右からふたつ目の巣板という石の細部です。

P8305821.jpg

 通称「蓮華」なんて粋な呼ばれ方もします。

 さて、手鉋で逆目を完全に止めて削った結果は、

文机の工程ー013.jpg

 逆光の光を反射するほど。ここまで出来るようになったおかげで、今回のようなじゃじゃ馬の材も選択肢に入れられるようになったのですね~。

 kuni、まだ進歩してます。

文机の工程ー014.jpg

 バリバリの髄線、職人はこれを「虎斑」(とらふ)なんて言ったりします。(帝国ホテルの設計で有名だった、フランクロイドライトはこの「虎斑」が大好きで彼の設計した家具にはさかんに使われています。
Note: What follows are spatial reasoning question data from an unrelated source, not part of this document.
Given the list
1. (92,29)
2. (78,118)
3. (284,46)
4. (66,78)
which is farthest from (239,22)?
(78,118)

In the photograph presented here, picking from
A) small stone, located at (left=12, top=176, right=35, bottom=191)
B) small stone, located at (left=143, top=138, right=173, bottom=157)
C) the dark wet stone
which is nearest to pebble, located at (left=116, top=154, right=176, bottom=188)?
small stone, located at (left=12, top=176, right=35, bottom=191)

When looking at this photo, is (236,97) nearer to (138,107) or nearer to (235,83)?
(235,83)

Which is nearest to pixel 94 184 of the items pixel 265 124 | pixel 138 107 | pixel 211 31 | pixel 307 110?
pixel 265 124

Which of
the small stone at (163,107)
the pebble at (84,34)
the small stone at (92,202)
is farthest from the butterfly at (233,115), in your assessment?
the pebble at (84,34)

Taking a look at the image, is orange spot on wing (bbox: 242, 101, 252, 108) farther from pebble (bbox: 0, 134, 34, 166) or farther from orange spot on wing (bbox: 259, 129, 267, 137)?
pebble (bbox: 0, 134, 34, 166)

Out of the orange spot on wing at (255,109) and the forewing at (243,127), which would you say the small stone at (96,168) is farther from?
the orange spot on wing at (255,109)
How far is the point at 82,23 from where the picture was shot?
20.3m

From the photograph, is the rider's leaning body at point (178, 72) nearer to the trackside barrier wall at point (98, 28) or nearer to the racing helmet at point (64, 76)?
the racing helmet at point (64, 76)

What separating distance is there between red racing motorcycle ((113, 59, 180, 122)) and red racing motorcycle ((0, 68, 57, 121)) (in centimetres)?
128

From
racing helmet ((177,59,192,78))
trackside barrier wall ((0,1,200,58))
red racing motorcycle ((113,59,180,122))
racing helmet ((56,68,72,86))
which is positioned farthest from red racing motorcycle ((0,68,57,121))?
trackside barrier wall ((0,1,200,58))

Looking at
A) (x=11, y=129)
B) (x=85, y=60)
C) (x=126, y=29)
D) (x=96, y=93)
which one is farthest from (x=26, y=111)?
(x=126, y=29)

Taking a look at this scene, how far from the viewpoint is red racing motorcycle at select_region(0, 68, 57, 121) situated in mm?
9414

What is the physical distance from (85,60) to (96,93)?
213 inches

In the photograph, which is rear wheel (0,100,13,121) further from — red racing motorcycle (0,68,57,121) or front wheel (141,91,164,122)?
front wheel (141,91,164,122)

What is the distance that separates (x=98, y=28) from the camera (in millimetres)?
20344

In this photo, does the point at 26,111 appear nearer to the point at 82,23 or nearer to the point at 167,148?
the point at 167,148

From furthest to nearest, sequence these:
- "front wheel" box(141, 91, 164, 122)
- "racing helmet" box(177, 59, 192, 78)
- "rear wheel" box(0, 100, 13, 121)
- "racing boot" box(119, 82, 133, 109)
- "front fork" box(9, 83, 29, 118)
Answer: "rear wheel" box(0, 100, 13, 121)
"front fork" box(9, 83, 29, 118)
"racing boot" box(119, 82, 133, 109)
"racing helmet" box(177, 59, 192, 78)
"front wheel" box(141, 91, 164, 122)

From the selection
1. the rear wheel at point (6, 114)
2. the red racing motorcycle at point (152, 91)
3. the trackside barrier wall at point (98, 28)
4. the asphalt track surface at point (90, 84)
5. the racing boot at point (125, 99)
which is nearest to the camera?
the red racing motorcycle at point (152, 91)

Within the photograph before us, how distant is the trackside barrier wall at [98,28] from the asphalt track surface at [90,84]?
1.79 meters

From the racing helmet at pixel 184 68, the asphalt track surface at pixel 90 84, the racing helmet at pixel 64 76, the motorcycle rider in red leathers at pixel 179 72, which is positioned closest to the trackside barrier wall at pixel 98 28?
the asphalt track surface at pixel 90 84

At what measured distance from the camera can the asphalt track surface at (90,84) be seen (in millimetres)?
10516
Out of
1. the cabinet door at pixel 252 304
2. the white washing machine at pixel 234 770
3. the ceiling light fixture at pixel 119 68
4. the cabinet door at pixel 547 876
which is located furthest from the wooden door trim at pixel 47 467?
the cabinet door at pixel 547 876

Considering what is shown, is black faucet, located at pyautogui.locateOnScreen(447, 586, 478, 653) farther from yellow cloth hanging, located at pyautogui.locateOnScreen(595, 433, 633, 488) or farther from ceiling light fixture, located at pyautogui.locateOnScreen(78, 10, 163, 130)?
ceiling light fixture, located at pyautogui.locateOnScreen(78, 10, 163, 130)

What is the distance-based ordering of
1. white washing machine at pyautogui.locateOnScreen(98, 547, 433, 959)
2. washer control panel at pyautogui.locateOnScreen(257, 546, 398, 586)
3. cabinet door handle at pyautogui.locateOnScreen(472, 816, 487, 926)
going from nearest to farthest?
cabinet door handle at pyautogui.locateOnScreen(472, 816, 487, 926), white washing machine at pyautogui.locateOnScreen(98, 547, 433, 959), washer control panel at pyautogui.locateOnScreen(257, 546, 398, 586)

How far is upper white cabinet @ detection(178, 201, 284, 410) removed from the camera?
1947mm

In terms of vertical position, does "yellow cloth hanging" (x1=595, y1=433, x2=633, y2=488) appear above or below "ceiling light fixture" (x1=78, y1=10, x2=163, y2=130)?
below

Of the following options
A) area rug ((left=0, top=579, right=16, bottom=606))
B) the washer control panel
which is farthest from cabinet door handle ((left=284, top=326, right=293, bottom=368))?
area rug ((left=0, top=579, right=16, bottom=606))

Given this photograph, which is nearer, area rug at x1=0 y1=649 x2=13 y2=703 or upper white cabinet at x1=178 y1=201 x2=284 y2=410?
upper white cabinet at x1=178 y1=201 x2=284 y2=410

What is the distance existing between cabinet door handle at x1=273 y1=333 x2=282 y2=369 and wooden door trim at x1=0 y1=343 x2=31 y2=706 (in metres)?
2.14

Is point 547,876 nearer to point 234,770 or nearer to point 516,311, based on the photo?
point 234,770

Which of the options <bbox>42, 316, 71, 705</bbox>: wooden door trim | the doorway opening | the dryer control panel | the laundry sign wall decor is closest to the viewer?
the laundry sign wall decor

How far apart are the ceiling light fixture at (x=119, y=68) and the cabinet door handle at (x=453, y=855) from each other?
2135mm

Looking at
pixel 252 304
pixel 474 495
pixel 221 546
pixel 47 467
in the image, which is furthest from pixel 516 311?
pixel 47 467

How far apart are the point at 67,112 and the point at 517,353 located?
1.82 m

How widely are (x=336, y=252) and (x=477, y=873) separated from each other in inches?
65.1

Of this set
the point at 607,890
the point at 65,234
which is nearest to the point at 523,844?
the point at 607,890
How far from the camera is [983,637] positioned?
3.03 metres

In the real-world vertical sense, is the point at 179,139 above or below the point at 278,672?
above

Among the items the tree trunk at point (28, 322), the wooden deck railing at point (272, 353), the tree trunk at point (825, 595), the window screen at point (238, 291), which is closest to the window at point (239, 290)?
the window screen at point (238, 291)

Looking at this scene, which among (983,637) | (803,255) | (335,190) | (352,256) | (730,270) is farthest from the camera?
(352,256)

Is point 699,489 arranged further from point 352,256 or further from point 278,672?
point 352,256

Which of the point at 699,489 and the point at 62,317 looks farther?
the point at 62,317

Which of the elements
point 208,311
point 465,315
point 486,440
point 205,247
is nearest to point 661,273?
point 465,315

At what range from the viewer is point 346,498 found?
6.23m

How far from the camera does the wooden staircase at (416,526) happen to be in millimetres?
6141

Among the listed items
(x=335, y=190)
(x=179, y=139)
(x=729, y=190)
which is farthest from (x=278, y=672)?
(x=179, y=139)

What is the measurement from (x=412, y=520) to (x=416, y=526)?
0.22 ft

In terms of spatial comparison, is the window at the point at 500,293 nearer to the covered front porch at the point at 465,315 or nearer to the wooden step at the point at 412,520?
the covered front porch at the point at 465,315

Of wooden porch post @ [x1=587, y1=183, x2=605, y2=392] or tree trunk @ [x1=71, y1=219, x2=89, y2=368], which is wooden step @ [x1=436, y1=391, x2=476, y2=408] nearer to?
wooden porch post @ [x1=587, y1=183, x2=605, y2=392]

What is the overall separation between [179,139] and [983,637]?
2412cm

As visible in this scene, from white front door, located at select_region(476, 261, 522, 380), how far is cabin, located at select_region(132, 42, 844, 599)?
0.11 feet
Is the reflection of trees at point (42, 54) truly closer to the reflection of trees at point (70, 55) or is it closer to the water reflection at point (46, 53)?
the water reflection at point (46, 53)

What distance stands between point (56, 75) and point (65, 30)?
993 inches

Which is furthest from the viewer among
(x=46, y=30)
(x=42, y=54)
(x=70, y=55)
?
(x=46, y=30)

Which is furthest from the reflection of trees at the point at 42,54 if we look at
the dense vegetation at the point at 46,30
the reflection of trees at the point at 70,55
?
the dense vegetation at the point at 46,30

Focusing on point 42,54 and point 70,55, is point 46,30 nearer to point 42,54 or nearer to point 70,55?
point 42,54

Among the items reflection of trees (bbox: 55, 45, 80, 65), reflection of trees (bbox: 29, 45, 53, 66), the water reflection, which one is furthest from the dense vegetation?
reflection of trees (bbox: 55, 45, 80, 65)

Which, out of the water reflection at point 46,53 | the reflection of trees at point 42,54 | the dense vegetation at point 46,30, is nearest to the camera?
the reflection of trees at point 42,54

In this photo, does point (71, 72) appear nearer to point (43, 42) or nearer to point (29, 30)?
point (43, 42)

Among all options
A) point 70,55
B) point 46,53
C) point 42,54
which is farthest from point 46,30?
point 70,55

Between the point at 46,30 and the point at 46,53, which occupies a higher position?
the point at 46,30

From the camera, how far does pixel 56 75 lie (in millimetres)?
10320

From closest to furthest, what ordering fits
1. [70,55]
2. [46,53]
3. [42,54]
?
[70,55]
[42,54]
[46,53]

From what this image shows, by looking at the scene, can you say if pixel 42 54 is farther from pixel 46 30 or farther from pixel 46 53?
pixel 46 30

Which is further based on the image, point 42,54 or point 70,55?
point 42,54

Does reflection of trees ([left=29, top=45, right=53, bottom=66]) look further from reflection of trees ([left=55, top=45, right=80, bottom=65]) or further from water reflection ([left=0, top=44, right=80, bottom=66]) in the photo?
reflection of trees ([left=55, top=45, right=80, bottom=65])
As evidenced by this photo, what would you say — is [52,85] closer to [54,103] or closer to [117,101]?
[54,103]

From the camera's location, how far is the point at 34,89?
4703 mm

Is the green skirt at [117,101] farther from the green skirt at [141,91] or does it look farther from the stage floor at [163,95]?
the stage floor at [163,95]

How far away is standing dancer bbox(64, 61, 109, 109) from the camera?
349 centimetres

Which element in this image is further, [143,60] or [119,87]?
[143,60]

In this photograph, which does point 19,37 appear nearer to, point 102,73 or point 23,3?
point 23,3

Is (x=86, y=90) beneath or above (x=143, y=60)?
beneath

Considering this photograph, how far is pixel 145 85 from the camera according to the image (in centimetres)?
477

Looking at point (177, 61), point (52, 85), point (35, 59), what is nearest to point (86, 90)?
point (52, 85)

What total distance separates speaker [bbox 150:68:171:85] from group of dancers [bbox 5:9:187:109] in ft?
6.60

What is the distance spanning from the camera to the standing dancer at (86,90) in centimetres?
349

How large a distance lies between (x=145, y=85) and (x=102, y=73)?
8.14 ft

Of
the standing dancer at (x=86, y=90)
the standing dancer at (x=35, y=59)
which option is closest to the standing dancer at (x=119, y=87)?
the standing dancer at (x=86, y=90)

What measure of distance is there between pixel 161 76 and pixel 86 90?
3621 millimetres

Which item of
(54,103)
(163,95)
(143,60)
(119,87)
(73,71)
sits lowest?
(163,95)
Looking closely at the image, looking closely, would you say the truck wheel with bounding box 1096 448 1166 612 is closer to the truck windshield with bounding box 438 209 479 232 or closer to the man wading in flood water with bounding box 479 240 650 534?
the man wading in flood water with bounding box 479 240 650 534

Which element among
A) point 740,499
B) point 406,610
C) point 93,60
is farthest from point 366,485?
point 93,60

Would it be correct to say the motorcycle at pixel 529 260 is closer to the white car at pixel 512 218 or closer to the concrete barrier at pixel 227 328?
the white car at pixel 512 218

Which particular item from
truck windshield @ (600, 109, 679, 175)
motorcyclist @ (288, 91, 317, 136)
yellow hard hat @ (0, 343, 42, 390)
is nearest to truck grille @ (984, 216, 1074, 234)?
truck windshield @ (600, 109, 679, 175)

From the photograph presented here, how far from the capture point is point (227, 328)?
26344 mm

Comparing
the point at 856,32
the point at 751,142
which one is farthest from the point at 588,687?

)

 

 この面を基準として自動送り鉋盤で厚みを決めてやっと材料の段取りが出来ました。

文机の工程ー015.jpg

 接ぎ口を作って、

文机の工程ー016.jpg

 仮締め。かなりの精度です!

文机の工程ー017.jpg

 左右に均等に色の濃い部分を配置できました。こういうところが、同じ丸太から製材された、揃いの板を使えることの、すばらしい効果なんです!

 さあ、接着です。

文机の工程ー018.jpg

 水浸しでジャブジャブ洗って、、、。3時間後。

文机の工程ー019.jpg

 接ぎ口の誤差を触ってみると、0,1ミリないですよ!すご!

ここまでの精度で接ぎが出来たのは、

                最高記録かも!?

 さて、ここまではなかなかいい感じですけど、この後の組み手が、、、。10数年ぶりですからねー、、、。

 え!?そうなのって!?  そうなんです。

 うーーーーん。 

       続く!

 


蟻組みの工程ー001.jpg

 接ぎが終わり、もう一度ある程度の平面に鉋がけをし終わって、三つの部品に切り分けました。足が二枚に天板です。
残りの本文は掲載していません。